■ **QUOTED PASSAGE**

++++++++++

Category Archives: Sphinx

Apology, Updates and Misc.

There are some questions on LinkedIn about the whereabouts of this blog.   As you may notice, I haven't done any updates for a while.   I was crazy busy by work in Voci (Good!) and many life challenges, just like everyone.    Having a lot of fun with programming, as I am working with two of my most favorite languages - C and Python.  Life is not bad at all.

My apology to all readers though, it could be tough to blog sometimes.  Hopefully, this situation will change later this year.....

Couple of worthwhile news in ASR,  Goldman-Sach won the trial in the Dragon law suit.  There is also the VB's piece of MS doubling up speed in their recognizer.

I don't know how to make out of the lawsuit but only feel a bit sad.  Dragon has been the homes of many elite speech programmers/developers/researchers.  Many old-timers of speech were there.   Most of them sigh about the whole L&H fiasco.   If I were them, I would feel the same too.   In fact, once you know a bit of ASR history, you would notice that the fall of L&H gave rise to one you-know-its-name player nowadays.  So in a way, the fate of two generations of ASR guys are altered.

++++++++++

■ **SUPPLIED INFORMATION**
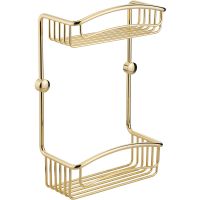 Полка корзина Migliore Complementi 22050 Золото — фото 1, Полки для ванной и душа
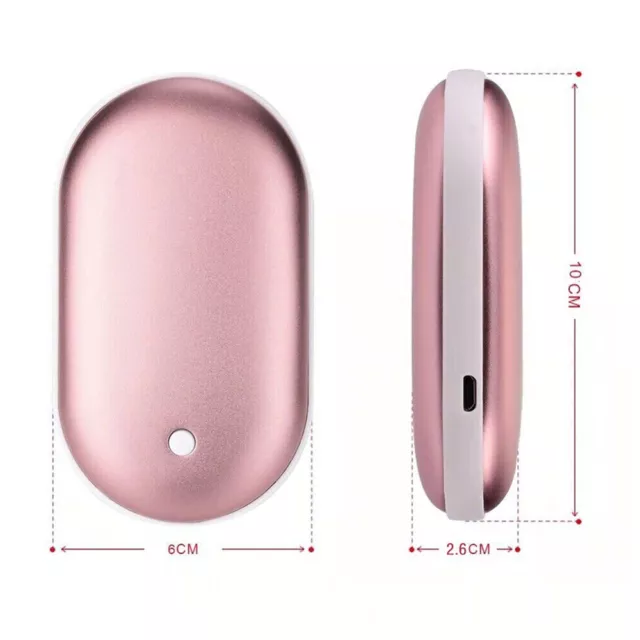 2 en 1 Mini Chauffe-Mains Portable USB Rechargeable Mignon Chauffe-Mains  éLectrique pour L'ExtéRieur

++++++++++

■ **TO DO**
[1] List every occupation that the blog post names among the elite speech people Dragon has been home to.
[2] Output the blog post's passage from "There are some" to "later this year.....", copied word for word.
[3] Decide whether each statement agrees with the blog post, and answer yes or no, quoting the words of the post that settle it. (a) The author has been very busy with work at Voci. (b) Java is one of the author's two favorite languages. (c) Dragon won the trial in the lawsuit.

■ **RESULTS OF THE EXERCISE**
[1] programmers, developers, researchers

[2]
There are some questions on LinkedIn about the whereabouts of this blog.   As you may notice, I haven't done any updates for a while.   I was crazy busy by work in Voci (Good!) and many life challenges, just like everyone.    Having a lot of fun with programming, as I am working with two of my most favorite languages - C and Python.  Life is not bad at all.

My apology to all readers though, it could be tough to blog sometimes.  Hopefully, this situation will change later this year.....

[3]
(a) Yes: "I was crazy busy by work in Voci (Good!)"
(b) No: "two of my most favorite languages - C and Python"
(c) No: "Goldman-Sach won the trial in the Dragon law suit"